When Wendy Davis lost to Greg Abbott last Tuesday, it was not surprising. But what would have been surprising looking at her campaign from the perspective of her initial rise to fame was the scale of the loss. But by election day I had seen the train wreck develop here in Texas based on how bad the Davis campaign was. Today, Ross Douthat in the NY Times reflected from the outside and made a devastating comparison
The Christine O’Donnell thing really did happen more or less by accident, because she happened to be in the right place at the right time to catch an anti-establishment wave and win a primary in which she was supposed to be a protest candidate. Whereas the Davis experiment was intentionally designed: She was treated to fawning press coverage, lavished with funding, had the primary field mostly cleared for her, and was touted repeatedly as part of an actual party strategy for competing in a conservative-leaning state. Of course she had a much more impressive resume than O’Donnell, with less witchcraft and real political experience, and in that sense she made a more credible candidate overall. (Though, ahem, O’Donnell actually outperformed Davis at the polls in the end …)
Remarkably, the morning after, longtime Texas Monthly political writer Paul Burka wrote
Davis didn’t run a bad race. She raised a lot of money and she chipped away at Abbott’s weaknesses with some effectiveness.
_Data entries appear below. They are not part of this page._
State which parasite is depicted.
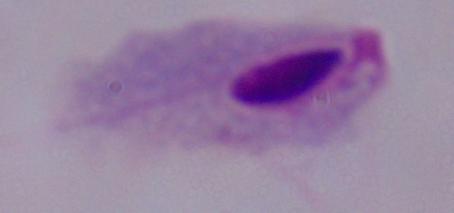
A trichomonad.

magnification = 1000x
modality = photomicrograph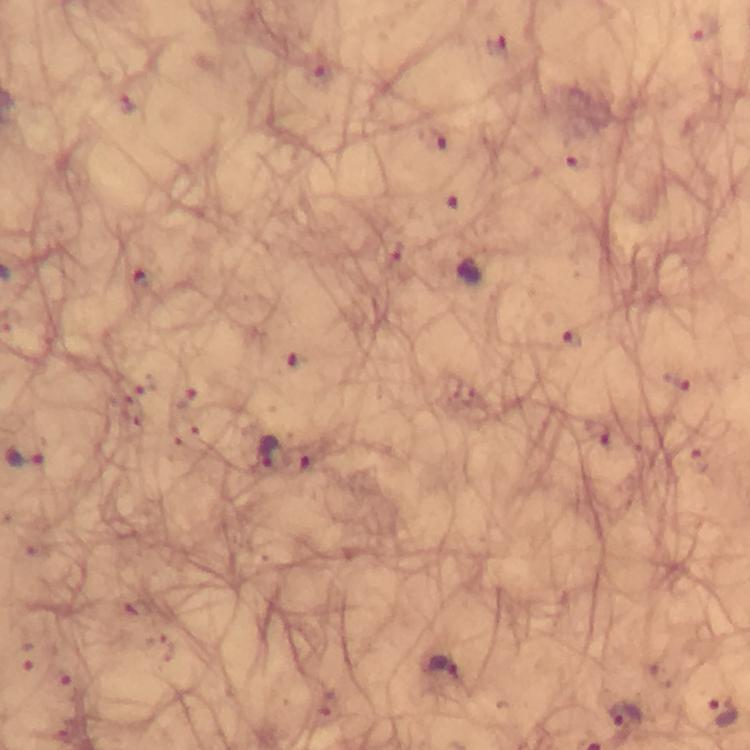
Approximate centers as {x, y} in pixels. Malaria parasite locations: {704, 30}, {498, 46}, {432, 138}, {579, 161}, {570, 339}, {679, 380}, {597, 433}, {268, 454}, {24, 457}, {440, 668}, {722, 712}, {624, 715}. From a diagnostic examination for malaria. Image is 750×750 pixels. Giemsa-stained preparation. Immersion oil was used. 100x magnification. Photographed with a smartphone mounted on the microscope. A crop from one field of view. Thick smear.Classify this cell by malaria status.
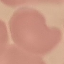
Uninfected.

Thin smear of blood. Automatically extracted cell patch, resized to 64 × 64 pixels. Giemsa stain. Acquired by smartphone through the microscope eyepiece.Classify this cell by malaria status.
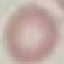

Uninfected.

{
  "preparation": "thin smear",
  "image_type": "automatically extracted cell patch, resized to 64 × 64 pixels",
  "stain": "Giemsa",
  "capture": "smartphone camera at the microscope eyepiece"
}Point out each Plasmodium parasite.
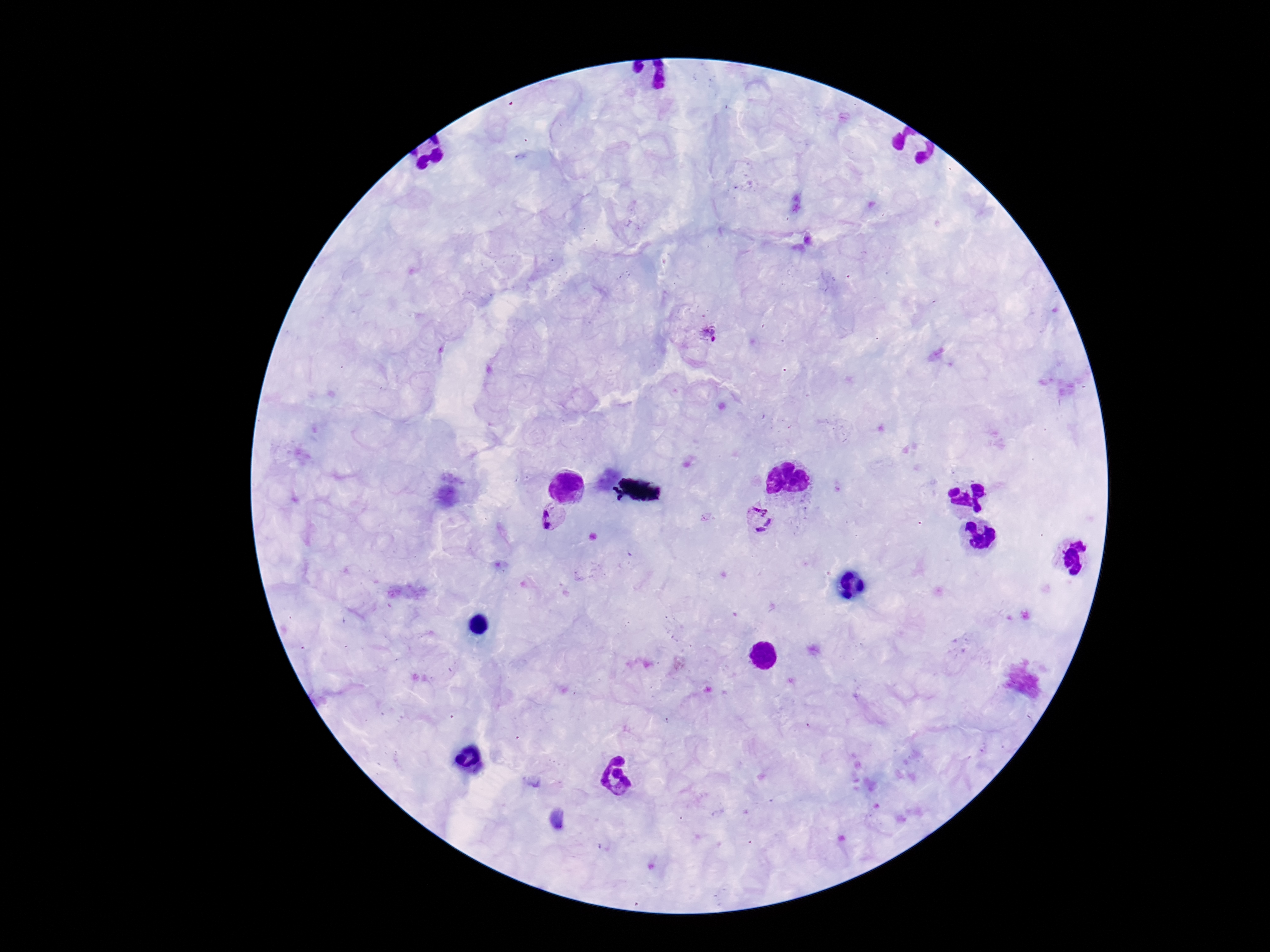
Davis probably never had a modicum of a chance to win the Texas governor’s race. The 2014 election turned out to be another wave election that cost Democrats the U.S. Senate, governor’s races in heavily Democratic states and competitive legislative races across the land, including here.
But for more than a year, Democrats were crowing that with a well-funded turnout operation, Davis was the kind of candidate who could at least move the needle for the bedraggled party, which hadn’t won a statewide election since 1994. In one sense they were correct: She moved the needle, all right — backward.
Root talks about how Davis failed to utilize her inspiring personal story
When the curtain came down on Team Davis, the campaign had not aired a single English-language TV ad focusing on the Fort Worth senator’s up-from-the-trailer-park narrative once seen as her campaign’s thematic foundation. In the final days, Davis couldn’t afford to effectively air such an ad, despite her campaign’s own claims of raising almost $40 million, a top official acknowledged.
We probably don’t watch as much TV in the prime advertising slots as most prospective voters, and I time shift past commercials when I can. I did see some of the gubernatorial ads when I couldn’t avoid them during live events like sports, and I saw some of the online coverage in blogs and social media. I didn’t watch any of the debates, but I glanced at some of the news stories about them. My perspective on the race is thus pretty limited, but I suspect that it’s not that different from what an average Texas likely voter actually saw.
So, within that window, Wendy Davis started as someone who was pro-choice and against regulation of abortions at 20 weeks or later. She then told me that she was:
- Ambivalent about that whole 20 weeks thing.
- For holding companies responsible for hiring rapists, whether or not they actually hired the rapists themselves.
- Against being seen with rock stars who admit to having sex with underage groupies.
- For the right of Texans to sell dildos.
- Against tort reform.
Really? I mean, Ted Nugent is a loon, but his groupie history and Abbott’s defense of sex toy laws as AG never seemed like things that are priorities for Texas. And while Root says Davis didn’t have the resources to run positive ads, the Kirby Vacuum salesman ad was one that I saw a lot more than anything else from Davis.
Setting aside problems with the up from the trailer park narrative, and the general problem of trying to base your narrative on overcoming adversity when running against the guy in a wheelchair, Davis never established a positive agenda that I could detect. There were lots of things that Davis could have used on the negative side against Abbott, but it seems to me that a smarter campaign would have realized that for average voters, Greg Abbott is still a nonentity. The place to attack Abbott was not for anything specific about Abbott himself: it was as a continuation of the bad parts of one-party rule and the continuation of Rick Perry’s time as Gov. I would have gone after:
- dysfunction in the lege that meant that initiatives tapping the Rainy Day Fund were needed to deal with funding for basic things like roads and water over the past few elections
- cronyism and its effects on things like CPRIT and the Texas Enterprise Fund.
- the ways in which Perry’s appointments and The TPPF agenda have been hurting higher ed in Texas. Ted Nugent is a loon, but perhaps it would have been better to point out the looniness of Wallace Hall. Despite the dislike for us pointy-headed pinko academics, I think that between sports and economics, even some conservative Texans are uncomfortable with where Perry’s Regents have been taking the UT and TAMU systems. The defenestration of Bill Powers was recent news.
Davis was perhaps never the best candidate to make these points. But she was the anointed candidate and while I agree that she was doomed from day 1, moving the needle forward required showing that there was more to her than pink sneakers and abortion celebrity. Instead, she showed us that there was less.